DROPPING THE BALL
I’ve heard time and again that a person gains a whole new understanding of the Lord after becoming a parent. I can’t even fathom how true this is because just my two little golden retrievers give me new perspectives of my Abba Daddy every day.
Olive, our younger dog, is nothing like any dog I have ever owned. She has the most uncontainable, jubilant, loving spirit—she is lying her head on my pillow with her snout on my shoulder even as I write this—but the single most valuable treasures in her world are her tennis balls.
We have about thirty (seriously) tennis balls throughout the house at any given time and often, we find ourselves cracking up as we go to bed at night and find them stashed beneath our pillows or buried in our sheets. But, despite how many choices there are, Olive has this incredible ability to choose a specific ball and favor it throughout a day or a week. She can play fetch for hours without her exuberance dwindling.
When she was a puppy discovering her love for this game, she had this funny tendency to chase after the ball and bring it back to us to throw again, but she was so excited and enamored by the ball itself that she couldn’t let go of it. She would sit in front of us, wagging her tail wildly and whining hysterically, but she would pull back her head when we would reach for the ball. It was truly comical but, sometimes, she would drive us mad with her incessant begging for us to throw coupled with her unwillingness to let the ball go.
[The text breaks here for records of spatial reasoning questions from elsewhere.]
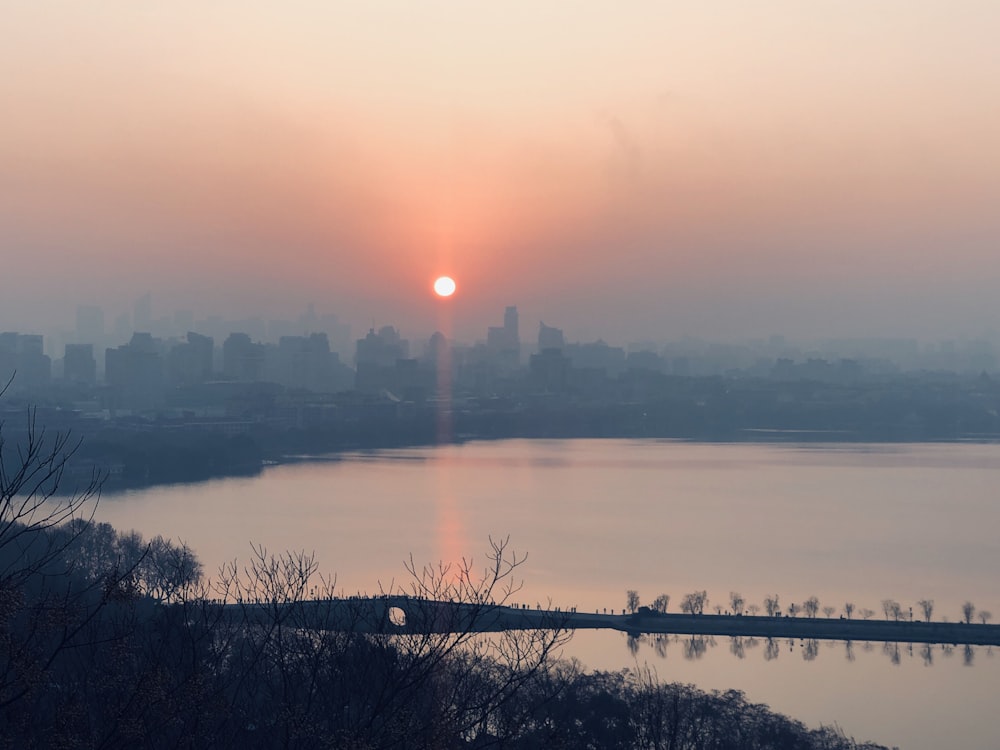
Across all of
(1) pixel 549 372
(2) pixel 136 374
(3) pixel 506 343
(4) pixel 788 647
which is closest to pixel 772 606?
(4) pixel 788 647

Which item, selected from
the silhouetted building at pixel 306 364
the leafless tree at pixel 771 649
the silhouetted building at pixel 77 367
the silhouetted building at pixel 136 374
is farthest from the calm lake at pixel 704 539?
the silhouetted building at pixel 306 364

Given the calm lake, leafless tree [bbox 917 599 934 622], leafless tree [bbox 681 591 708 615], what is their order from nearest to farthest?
the calm lake, leafless tree [bbox 917 599 934 622], leafless tree [bbox 681 591 708 615]

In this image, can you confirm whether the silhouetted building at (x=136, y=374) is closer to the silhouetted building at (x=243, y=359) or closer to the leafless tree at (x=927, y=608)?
the silhouetted building at (x=243, y=359)

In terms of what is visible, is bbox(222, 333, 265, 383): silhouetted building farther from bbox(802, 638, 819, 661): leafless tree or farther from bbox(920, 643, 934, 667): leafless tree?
bbox(920, 643, 934, 667): leafless tree

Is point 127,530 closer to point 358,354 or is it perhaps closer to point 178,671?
point 178,671

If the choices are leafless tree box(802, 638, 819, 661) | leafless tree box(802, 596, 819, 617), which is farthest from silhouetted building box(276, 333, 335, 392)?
leafless tree box(802, 638, 819, 661)

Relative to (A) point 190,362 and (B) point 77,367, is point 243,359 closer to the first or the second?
(A) point 190,362
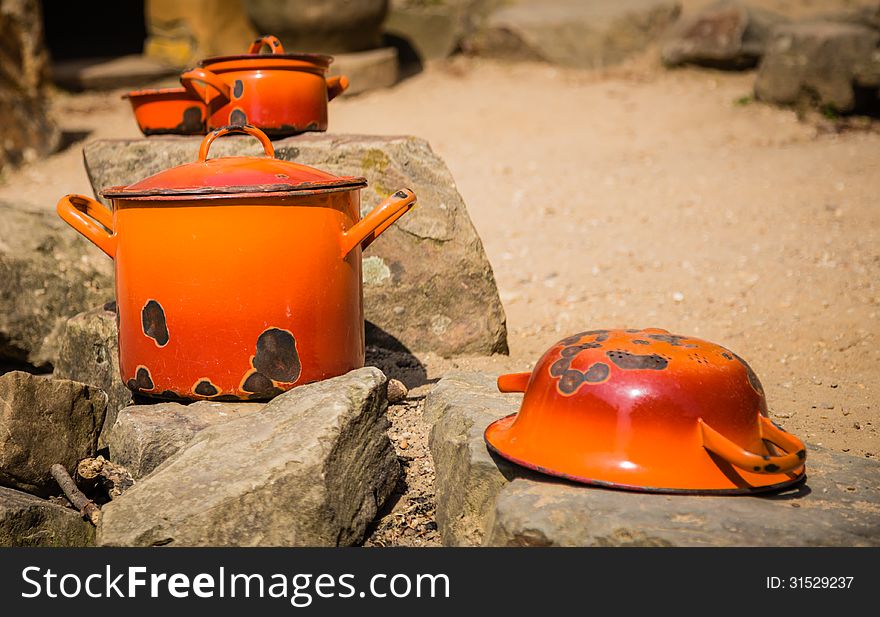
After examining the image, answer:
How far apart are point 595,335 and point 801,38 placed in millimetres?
5500

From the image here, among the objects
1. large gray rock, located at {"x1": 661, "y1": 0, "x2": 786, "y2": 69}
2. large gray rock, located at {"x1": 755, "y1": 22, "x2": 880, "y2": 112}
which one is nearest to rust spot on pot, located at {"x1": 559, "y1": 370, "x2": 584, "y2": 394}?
large gray rock, located at {"x1": 755, "y1": 22, "x2": 880, "y2": 112}

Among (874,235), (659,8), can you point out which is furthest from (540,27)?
(874,235)

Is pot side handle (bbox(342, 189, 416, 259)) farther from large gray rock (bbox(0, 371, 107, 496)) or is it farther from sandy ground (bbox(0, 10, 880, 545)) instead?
large gray rock (bbox(0, 371, 107, 496))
And once, sitting on the back patio and desperately trying to get Olive to let me have the ball so that she could run after it, God nudged me in His funny and fatherly way and said so clearly, “She is just like her mama, isn’t she?” I could practically hear the affectionate chuckle in His voice and had this picture of Him watching us there on the patio, His hands tucked into His pockets and a huge grin painted onto His face. Because every good father loves an opportunity to teach his children.
And there, He revealed to me all the ways that I am no different than an over-excited puppy with a tennis ball clutched protectively in its jaw.
The tennis ball is the absolute desire of Olive’s heart. Her entire existence revolves around when the next game of fetch will be. Yet, she loves the ball so much, she just couldn’t let it go, even though she knew that I was going to make it fly for her. She knew that, gripped in her teeth, that ball wasn’t going to go anywhere.
As are my dreams.
I love them. As a matter of fact, they are the driving force behind my life and my purpose, the destination that I wake up in the morning facing toward. More than anything, I want to watch these dreams propel forward, to see them bloom and grow and develop and take on the shape and movement they are intended to. And, clutched in my palms, they've got nothing but inertia, waiting for a force to cause them to move. And in front of me sits my Father, hands open, telling me over and over and over again to drop it. Urging me to release the suffocating grip I have on my heart’s desires and to place them into the hands of the only being who can give them the force they need to fly. He did give them to me in the first place, after all.
The moment Olive sets that ball in my hands, I throw it through the air and she flies after it, tail zooming back and forth and lips peeled back over her teeth with elation. And over the years, she has learned that she can trust me with her treasures, that I know her heart and will always give her what she needs to become fully and totally herself. As her trust in me has grown, her self-will has softened and her grip on the ball has loosened and she is now able to rest in the knowledge that her ball is safe in my hands. I did give it to her in the first place, after all.
This is what we are called to do. To grow in trust and, therefore, weaken in self-reliance and become better stewards to our treasured dreams as we become comfortable in the knowledge that our Father loves to watch us as we chase after the dreams that He is propelling forward for us. But the only way to learn this is to let go of our control and drop the ball—not only the first time but over and over and over again.